---------- Source passage ----------

Arthur Phillips (BSS #288)

Arthur Phillips is most recently the author of The Song is You.

arthurphillips

Play

Condition of Mr. Segundo: Reconsidering the playlists and those who play him.

Author: Arthur Phillips

Subjects Discussed: Characters who are enslaved to culture, partisan positions in relation to hoarding facts, being in denial about larger arguments within novels, Nabokov’s Lectures on Literature, aesthetic concerns, muses and playing against reader expectations, the myth of an author’s personal connection, listening to headphones, ghosts and Jeopardy experiences gone awry, personal experience and lies within fiction, speculating on the specific conditions in which a man can be a muse, being a male model and a musician, the myth of writing what you know, getting excited about emotion, the distance required to contend with a fictive location, the wall between the personal and the artistic, the magic souffle, predicting 2009 weather in New York, reading time, the danger of boredom, William Gaddis’s The Recognitions, outlines and improvisation, reinventing the wheel, the little changes within a manuscript vs. changing as a writer, the value of urgency, being a metaphorical roofer and upholsterer, Re-Flex’s “The Politics of Dancing,” and the crazy amounts of money one must pay to republish lyrics.

---------- Entries ----------

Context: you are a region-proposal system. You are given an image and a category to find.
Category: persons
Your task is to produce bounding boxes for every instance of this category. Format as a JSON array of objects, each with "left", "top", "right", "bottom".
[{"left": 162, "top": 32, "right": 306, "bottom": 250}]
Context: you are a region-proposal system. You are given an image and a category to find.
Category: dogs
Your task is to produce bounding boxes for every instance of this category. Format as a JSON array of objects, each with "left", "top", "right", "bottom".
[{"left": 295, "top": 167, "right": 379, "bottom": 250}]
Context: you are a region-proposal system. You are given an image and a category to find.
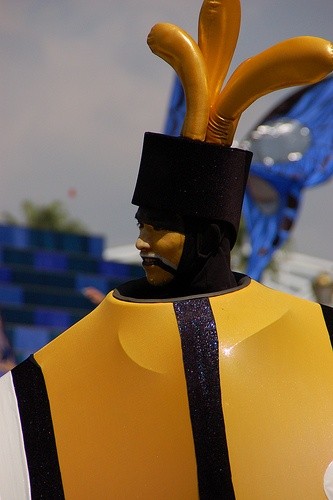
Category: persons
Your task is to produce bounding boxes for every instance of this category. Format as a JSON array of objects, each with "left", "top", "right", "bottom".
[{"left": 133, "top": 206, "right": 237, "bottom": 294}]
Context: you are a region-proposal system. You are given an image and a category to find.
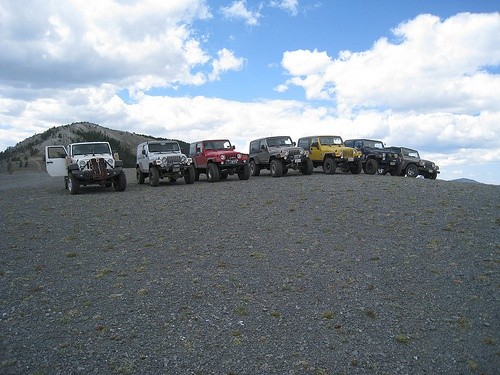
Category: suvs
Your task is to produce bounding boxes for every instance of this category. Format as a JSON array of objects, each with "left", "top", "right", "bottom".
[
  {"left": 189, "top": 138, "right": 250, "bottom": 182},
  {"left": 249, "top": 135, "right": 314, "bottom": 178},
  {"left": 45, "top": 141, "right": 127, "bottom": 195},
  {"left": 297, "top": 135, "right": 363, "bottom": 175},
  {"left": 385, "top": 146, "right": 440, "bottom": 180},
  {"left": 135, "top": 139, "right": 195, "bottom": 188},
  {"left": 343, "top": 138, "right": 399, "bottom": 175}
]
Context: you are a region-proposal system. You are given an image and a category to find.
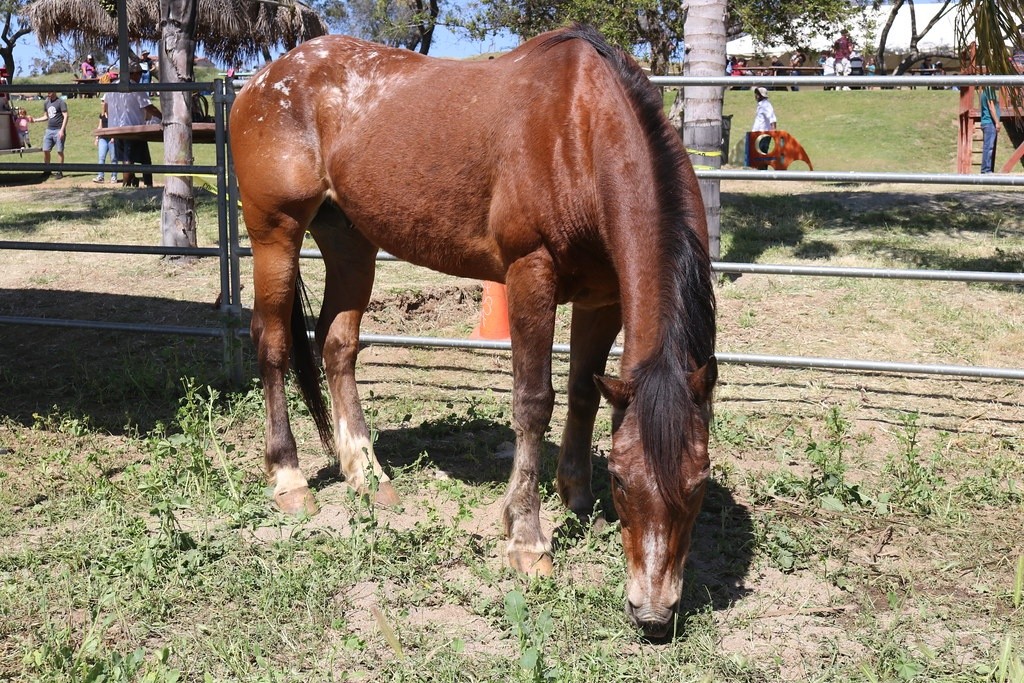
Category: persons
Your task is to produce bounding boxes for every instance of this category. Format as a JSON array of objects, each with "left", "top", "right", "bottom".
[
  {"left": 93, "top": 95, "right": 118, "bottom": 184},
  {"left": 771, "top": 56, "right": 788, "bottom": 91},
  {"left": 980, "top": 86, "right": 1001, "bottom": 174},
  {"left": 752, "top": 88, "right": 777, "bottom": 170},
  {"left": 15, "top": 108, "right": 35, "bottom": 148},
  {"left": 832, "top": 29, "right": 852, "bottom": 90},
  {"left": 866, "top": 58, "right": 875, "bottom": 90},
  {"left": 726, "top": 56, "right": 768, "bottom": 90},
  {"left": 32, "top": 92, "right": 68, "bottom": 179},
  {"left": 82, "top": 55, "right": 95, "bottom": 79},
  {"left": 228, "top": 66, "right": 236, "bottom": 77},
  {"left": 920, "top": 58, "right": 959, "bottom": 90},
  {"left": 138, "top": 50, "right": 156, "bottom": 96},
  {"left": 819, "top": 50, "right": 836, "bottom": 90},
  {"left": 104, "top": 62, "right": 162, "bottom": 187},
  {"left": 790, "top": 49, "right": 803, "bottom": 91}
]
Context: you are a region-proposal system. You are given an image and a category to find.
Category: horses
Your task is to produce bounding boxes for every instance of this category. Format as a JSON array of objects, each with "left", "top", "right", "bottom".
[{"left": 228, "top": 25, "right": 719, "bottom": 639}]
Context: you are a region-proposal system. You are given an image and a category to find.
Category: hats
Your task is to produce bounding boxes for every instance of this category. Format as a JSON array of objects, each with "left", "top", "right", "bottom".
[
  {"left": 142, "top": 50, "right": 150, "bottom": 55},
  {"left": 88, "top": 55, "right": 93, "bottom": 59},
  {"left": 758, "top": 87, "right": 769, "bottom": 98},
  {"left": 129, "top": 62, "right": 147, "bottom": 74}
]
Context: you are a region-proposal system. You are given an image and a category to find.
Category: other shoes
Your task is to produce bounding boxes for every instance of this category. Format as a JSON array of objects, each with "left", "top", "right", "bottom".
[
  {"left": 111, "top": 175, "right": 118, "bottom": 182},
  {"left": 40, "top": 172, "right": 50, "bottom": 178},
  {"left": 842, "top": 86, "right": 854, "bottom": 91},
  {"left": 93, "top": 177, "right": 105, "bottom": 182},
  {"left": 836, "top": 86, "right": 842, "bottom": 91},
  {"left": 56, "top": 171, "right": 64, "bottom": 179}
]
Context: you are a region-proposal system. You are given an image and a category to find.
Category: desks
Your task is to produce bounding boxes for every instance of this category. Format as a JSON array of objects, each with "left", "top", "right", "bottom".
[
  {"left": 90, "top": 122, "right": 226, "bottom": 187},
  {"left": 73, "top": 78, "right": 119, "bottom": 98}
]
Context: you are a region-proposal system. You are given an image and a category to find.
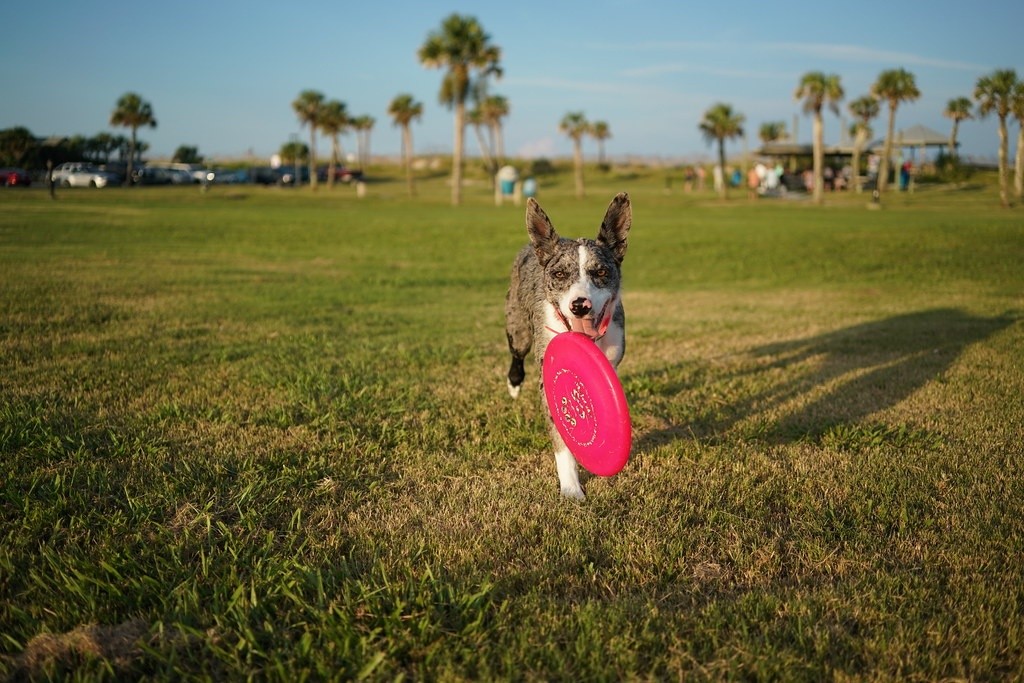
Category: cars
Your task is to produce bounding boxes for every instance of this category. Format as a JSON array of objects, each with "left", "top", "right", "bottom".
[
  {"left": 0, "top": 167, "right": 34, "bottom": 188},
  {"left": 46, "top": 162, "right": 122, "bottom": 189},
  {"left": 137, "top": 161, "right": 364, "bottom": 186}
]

----------
---------- Entries ----------

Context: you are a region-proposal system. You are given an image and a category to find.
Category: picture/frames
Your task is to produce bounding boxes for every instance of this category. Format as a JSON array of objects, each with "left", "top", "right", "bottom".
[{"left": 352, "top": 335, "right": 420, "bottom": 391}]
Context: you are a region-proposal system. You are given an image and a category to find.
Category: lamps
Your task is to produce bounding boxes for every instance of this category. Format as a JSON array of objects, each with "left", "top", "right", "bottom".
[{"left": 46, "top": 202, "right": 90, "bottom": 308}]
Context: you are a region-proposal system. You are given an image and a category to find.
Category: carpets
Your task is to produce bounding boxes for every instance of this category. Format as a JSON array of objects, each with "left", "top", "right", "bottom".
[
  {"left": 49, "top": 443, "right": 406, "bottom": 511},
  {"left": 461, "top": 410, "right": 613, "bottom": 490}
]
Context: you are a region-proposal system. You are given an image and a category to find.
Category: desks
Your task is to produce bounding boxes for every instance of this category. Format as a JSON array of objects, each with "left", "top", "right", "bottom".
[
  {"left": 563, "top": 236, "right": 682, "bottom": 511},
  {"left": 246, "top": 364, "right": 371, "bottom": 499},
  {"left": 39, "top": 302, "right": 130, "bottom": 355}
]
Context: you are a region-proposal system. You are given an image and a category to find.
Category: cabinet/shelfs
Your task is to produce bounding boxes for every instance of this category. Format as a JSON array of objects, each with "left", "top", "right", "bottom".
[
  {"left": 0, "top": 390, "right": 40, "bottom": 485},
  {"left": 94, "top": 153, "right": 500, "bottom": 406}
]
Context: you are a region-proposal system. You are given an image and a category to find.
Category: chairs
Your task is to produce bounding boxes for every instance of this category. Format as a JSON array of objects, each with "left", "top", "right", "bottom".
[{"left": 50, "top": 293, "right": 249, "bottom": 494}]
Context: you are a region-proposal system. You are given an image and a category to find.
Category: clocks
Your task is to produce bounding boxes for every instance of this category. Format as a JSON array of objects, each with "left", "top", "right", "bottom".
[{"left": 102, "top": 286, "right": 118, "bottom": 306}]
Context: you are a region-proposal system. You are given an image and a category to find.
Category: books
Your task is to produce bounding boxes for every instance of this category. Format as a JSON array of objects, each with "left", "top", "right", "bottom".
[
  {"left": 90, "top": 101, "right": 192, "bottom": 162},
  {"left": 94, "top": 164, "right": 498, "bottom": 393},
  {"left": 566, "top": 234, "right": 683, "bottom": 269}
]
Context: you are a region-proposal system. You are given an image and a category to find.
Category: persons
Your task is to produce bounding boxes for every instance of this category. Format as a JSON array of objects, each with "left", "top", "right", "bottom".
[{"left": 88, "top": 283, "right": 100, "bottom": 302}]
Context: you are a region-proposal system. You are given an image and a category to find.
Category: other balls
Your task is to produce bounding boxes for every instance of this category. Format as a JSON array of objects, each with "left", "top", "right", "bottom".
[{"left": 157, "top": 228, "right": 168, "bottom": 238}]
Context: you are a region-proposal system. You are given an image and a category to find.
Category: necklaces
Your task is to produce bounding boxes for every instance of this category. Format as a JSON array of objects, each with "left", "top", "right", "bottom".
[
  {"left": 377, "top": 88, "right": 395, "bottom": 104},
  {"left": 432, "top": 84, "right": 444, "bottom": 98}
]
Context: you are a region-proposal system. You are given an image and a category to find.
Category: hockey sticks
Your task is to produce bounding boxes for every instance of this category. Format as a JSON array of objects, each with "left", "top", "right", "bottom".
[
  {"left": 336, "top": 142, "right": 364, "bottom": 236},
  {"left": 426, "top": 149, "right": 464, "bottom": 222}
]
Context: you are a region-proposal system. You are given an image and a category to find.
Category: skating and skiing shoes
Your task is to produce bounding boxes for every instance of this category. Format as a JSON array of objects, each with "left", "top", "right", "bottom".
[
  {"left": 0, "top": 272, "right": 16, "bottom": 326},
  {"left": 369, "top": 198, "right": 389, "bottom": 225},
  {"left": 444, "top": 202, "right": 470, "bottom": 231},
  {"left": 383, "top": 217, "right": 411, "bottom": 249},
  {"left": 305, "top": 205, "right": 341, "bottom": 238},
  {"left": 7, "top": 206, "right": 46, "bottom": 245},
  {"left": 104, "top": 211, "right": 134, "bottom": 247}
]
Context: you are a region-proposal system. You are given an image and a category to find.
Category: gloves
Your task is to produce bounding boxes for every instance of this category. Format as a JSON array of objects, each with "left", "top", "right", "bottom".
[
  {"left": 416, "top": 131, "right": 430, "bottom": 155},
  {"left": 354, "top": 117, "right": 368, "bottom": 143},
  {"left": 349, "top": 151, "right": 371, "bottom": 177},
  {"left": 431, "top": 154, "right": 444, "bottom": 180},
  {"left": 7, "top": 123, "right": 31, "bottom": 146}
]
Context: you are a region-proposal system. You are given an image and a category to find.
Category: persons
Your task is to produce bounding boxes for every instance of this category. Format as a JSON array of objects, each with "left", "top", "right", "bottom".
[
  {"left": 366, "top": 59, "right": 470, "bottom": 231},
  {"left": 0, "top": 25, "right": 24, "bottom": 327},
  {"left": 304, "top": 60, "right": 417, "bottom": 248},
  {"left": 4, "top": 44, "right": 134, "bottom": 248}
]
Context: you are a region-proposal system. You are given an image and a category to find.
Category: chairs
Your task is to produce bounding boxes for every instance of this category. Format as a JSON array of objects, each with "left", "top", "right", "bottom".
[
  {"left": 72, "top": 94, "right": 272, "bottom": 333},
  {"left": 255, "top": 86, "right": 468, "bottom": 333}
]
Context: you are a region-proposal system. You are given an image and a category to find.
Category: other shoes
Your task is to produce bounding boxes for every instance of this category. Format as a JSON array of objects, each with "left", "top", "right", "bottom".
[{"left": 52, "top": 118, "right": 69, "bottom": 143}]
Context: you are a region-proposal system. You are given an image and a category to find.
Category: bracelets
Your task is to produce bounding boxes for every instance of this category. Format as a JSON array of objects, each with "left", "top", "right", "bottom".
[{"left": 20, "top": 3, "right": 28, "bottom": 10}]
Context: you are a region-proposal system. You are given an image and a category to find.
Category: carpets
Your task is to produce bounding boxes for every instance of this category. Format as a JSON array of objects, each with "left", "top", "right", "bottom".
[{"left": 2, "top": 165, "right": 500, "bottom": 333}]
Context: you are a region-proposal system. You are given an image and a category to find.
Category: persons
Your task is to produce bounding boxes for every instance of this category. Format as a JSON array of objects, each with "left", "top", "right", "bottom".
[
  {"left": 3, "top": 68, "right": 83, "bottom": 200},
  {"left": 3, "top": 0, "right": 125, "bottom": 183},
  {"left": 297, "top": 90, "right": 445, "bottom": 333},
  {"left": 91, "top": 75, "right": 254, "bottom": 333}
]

----------

* _Task instructions_: On the episode page, what book is Arthur Phillips most recently the author of?

* _Output of the exercise_: The Song is You